> [Passage to read]
^^^^

Javascript errors from Google Adsense
Solution 1
Google have messed up their script. There's not much you can do about it.
For some reason http://pagead2.googlesyndication.net/pagead/expansion_embed.js
, included in the parent page by the AdSense scripts, is trying to send information about the advert into a newly-written <iframe>
created to hold the advert, using the new HTML5 postMessage facility:
ha(this, function (f, e) {
d[Pa](this.a[A]+"|"+f+":"+e, this.la)
});
Yeah. Some nice minified/obfuscated code there. Trust me, Pa
is 'postMessage'
!
The targetOrigin
argument in this call, this.la
is set to http://googleads.g.doubleclick.net
. However, the new iframe was written with its src
set to about:blank
. This doesn't match the target origin, so the browser must refuse to send the message. Only Chrome seems to be dropping an actual whinge to the console log about it though.

^^^^

> [Problem details]
Please continue the AdSense script error answer, picking up right after its final sentence about Chrome's console message.

> [Collected material]

^^^^

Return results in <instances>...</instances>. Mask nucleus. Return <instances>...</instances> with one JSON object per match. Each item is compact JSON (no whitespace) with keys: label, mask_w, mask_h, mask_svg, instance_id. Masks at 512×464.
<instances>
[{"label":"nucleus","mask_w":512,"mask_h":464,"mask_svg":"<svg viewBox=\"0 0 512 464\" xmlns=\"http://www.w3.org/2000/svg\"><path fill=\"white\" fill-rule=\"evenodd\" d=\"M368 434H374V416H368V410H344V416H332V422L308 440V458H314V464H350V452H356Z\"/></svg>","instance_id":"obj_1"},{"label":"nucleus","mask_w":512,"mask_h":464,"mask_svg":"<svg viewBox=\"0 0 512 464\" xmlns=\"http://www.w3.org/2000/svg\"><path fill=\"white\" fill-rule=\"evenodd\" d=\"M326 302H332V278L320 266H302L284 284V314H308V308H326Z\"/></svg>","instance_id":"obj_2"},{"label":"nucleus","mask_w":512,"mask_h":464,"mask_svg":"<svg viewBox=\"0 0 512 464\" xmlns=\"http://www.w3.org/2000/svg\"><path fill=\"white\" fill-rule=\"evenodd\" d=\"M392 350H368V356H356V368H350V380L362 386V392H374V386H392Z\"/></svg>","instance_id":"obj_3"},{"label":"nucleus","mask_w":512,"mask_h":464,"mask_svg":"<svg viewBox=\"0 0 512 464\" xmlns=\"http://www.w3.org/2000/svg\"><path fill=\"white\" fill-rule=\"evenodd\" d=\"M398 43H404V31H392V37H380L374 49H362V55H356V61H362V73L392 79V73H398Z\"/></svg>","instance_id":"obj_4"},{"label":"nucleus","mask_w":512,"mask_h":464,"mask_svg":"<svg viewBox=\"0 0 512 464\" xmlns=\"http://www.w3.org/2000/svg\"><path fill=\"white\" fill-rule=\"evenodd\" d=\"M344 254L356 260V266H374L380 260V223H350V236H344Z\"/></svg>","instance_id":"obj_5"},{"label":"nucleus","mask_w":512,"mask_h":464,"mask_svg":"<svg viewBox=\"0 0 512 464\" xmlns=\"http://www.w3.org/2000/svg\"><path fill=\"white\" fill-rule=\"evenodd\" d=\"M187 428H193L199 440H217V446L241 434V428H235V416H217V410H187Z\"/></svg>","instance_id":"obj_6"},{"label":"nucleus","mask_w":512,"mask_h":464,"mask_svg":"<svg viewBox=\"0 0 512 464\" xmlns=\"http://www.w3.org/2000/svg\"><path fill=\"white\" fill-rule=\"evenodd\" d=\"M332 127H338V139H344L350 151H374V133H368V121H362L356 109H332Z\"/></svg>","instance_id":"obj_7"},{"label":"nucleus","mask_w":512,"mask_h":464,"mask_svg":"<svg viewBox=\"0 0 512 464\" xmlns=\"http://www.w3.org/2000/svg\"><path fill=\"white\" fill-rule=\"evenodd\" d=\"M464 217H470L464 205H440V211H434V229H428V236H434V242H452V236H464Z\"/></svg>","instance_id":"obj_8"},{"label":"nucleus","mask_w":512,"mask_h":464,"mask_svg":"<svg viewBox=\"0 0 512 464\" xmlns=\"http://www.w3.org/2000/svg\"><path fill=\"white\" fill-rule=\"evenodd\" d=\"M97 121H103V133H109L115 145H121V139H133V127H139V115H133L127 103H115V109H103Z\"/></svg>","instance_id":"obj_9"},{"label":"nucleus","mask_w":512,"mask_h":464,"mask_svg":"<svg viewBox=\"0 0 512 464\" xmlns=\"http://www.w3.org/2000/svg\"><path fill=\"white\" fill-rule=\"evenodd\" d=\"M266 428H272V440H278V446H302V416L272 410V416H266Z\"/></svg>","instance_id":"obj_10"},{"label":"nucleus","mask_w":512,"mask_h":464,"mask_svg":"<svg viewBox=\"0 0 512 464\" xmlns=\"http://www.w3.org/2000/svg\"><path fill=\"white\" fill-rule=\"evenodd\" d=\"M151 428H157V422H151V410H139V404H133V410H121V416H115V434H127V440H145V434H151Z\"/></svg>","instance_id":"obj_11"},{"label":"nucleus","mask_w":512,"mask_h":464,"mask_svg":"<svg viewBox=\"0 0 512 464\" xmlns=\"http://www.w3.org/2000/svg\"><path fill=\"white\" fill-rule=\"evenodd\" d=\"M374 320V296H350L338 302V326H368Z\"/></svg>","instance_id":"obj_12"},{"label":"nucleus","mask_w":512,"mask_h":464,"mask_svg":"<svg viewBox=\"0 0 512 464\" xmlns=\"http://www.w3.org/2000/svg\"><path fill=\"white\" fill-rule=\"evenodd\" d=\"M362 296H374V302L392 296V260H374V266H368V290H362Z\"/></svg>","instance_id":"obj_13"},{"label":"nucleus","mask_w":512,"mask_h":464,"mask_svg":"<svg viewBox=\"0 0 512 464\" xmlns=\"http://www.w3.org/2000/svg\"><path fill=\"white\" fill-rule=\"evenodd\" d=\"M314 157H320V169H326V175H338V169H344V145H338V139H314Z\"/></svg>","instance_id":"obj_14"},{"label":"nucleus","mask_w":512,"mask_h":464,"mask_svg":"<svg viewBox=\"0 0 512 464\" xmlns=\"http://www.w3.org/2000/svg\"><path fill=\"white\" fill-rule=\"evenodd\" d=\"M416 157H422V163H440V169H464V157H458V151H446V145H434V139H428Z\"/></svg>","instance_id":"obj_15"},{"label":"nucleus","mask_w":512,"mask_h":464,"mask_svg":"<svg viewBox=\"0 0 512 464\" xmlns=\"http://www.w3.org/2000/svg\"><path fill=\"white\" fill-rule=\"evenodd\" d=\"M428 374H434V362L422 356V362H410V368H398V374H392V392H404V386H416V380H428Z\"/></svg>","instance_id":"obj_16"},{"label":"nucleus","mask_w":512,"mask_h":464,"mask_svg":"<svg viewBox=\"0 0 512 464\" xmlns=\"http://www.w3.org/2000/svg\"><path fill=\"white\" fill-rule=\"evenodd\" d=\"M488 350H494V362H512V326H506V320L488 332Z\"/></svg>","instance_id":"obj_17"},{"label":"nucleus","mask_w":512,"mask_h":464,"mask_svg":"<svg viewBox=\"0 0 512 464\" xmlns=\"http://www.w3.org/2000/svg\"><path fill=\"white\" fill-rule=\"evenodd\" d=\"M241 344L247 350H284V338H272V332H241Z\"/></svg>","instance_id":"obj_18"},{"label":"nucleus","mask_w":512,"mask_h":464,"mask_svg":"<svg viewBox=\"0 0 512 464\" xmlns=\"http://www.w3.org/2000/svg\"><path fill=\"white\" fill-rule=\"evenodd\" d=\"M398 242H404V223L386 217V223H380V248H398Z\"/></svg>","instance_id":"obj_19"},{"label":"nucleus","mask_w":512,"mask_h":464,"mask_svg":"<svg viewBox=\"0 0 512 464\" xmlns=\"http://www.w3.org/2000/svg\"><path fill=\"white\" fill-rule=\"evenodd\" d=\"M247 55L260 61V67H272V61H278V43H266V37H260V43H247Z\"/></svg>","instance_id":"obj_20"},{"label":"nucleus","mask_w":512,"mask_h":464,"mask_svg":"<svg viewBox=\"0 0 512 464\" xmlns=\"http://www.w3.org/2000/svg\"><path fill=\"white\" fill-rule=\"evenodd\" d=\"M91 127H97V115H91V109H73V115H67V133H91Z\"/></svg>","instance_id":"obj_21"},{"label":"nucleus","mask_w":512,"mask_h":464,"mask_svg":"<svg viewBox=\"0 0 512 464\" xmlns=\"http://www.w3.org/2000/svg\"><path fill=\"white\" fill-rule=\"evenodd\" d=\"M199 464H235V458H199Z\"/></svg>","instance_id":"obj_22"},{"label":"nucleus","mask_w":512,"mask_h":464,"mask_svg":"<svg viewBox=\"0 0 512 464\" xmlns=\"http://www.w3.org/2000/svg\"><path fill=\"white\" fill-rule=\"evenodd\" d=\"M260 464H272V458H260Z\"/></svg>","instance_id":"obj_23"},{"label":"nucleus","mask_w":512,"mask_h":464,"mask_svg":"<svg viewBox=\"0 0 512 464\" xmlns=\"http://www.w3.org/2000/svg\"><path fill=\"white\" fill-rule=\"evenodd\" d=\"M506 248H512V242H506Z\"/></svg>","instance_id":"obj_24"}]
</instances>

^^^^

> [Response to the exercise]
No idea why it's doing this at all, never mind why it's not just using '*'
as a target origin... I'm not really feeling like wading into the obfuscated script to find out. However, this error should not cause page loading to slow down. If you're seeing pauses it's usually resolving and fetching other external scripts.
Solution 2
Google's trying to exploit a browser quirk whereby some browsers ignore the same-origin policy for windows with about:blank as the URL, allowing that window to submit XMLHttpRequest or, in this case, postMessage requests to any site.
As far as I know, browsers have recently been disabling this behaviour. You must have one such patched browser.
Hopefully, this broken functionality doesn't affect your ability to earn money from the ads.
It's annoying for your site to generate Javascript errors through no fault of your own, but it is a possibility you must accept when you run someone else's Javascript on your page.
Solution 3
It's normal because your browser prevents CSRF attacks from other websites.
To allow googleads...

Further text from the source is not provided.